I effectively had three chances to drink in Lincoln – with the back up of a bottle of Stokey Brown from Pressure Drop. I’d come to the impression that Cathedral Heights had gone out of business and I can’t seem to locate anyone selling Poacher’s, but there were claims of a off license on the high street that was purely Poacher’s. This is a fair trudge from the hotel, and was a wasted journey. The surviving off licence on the High Street had a reasonably interesting selection of bottles – once more I mourn my dislike of Sheps – and I picked up some Bateman‘s, just in case. I went down to the Green Dragon, which has eleven handpumps but recent reviews suggested that enthusiasm be curbed. A chalk board outside promised delights, but the board inside apologised for the lack of draught ales, but real ales were available. Well, ish. A Wychwood Dirty Tackle was okay. A CAMRA magazine for Lincolnshire pointed me to a couple of possibilities, but I checked the Witch and Wardrobe first – who knew Mansfield was still brewed, albeit by Marston’s? – and then moved off to the The Jolly Brewer on Broadgate. Half a dozen pumps, and regretting that pint in the Green Dragon when a half would have done. I tried the Oldenshaw Mowbray Mash, which got me into the county. Clearly a pub to come back to, although its publicity spiel claims it’s “reputed music venue”. Is it a music venue or not? Then it was time to go to the restaurant for a meal, during which I stuck to tea, and then a bottle of Tom Wood’s Lincoln Gold, which would have been nicer warmer I suspect.
After the conference and conference meal, I led the way to the Tap and Spile on Hungate, with four or five handpumps, and a traditional boozer. Nothing local, alas, but there was Great Newsome Frothingham Best, from Hull, and an old time’s sake Theakston XB.
Saturday had more time for a wander – a lunch time drop in the Strait and Narrow, for a pleasant Grafter’s Lovely Jubblies and an interesting stouty Springhead Drop o’ the Black Stuff.

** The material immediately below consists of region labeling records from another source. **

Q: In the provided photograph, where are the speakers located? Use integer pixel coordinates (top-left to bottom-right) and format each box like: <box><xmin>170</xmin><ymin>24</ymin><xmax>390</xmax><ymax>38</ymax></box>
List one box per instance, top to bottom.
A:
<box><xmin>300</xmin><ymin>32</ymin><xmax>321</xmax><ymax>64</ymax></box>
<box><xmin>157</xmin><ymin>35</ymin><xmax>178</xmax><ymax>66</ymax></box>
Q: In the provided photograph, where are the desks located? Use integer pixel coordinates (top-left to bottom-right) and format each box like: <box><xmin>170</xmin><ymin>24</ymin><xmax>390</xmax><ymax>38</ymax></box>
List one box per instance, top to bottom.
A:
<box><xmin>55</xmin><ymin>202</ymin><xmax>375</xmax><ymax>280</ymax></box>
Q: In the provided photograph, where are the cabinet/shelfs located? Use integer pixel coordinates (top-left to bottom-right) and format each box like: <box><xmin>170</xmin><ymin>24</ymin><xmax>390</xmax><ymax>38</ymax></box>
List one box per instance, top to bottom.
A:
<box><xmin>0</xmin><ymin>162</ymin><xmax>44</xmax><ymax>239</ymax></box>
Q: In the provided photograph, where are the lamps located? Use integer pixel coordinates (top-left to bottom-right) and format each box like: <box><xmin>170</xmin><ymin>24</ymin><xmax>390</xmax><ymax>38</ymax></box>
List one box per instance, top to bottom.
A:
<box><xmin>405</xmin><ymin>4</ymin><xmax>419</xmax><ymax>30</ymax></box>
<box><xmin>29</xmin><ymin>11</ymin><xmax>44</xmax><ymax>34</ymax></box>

Several hours later I returned to The Jolly Brewer, and investigated their third pints to tick a few boxes: Dark Horse and Ernest George from Welbeck Abbey (a collaboration between the abbey estate and Kelham Island?) and Idle Dark Black Abbot. A puzzled local asked me if these were all the same – the beers were all dark – and scanned my beer notebook. All very confusing. I wandered from here up the hill to the Stugglers Arms, behind the castle, which had an attractive range of beers: Kelham Island Pale Rider – deliccious as always – Derby Mischief – and then tactical mistakes: Salamander Best Intentions, rather dull, and Holden‘s Black Country Special, very nice indeed. It was rather confusing to be asked as I wandered back to the b&b if there was a Wetherspoons around, when there were several decent boozers. I told him he needed to go down the hill, but he still looked confused.
So, a few Lincolnshire ticks, and a few more from the East Midlands and Yorkshire. A boozy weekend, topped off by failing to have time to buy a bottle at St Pancras. This was probably just as well.